TASK DIRECTIONS:
Keyword search on "handle": report each line of the records that contains it.

RECORDED INFORMATION:
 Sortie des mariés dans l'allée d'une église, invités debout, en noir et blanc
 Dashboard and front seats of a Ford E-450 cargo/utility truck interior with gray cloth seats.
...
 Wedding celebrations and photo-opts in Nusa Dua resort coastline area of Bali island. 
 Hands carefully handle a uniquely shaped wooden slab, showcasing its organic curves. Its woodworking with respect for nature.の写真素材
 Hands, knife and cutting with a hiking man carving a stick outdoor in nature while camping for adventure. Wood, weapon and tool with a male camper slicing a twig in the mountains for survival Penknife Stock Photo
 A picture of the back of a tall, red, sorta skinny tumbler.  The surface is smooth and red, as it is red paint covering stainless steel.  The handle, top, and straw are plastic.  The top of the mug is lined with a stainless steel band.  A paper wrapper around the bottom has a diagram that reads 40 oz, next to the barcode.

RESPONSE BELOW:
 Hands carefully handle a uniquely shaped wooden slab, showcasing its organic curves. Its woodworking with respect for nature.の写真素材
 A picture of the back of a tall, red, sorta skinny tumbler.  The surface is smooth and red, as it is red paint covering stainless steel.  The handle, top, and straw are plastic.  The top of the mug is lined with a stainless steel band.  A paper wrapper around the bottom has a diagram that reads 40 oz, next to the barcode.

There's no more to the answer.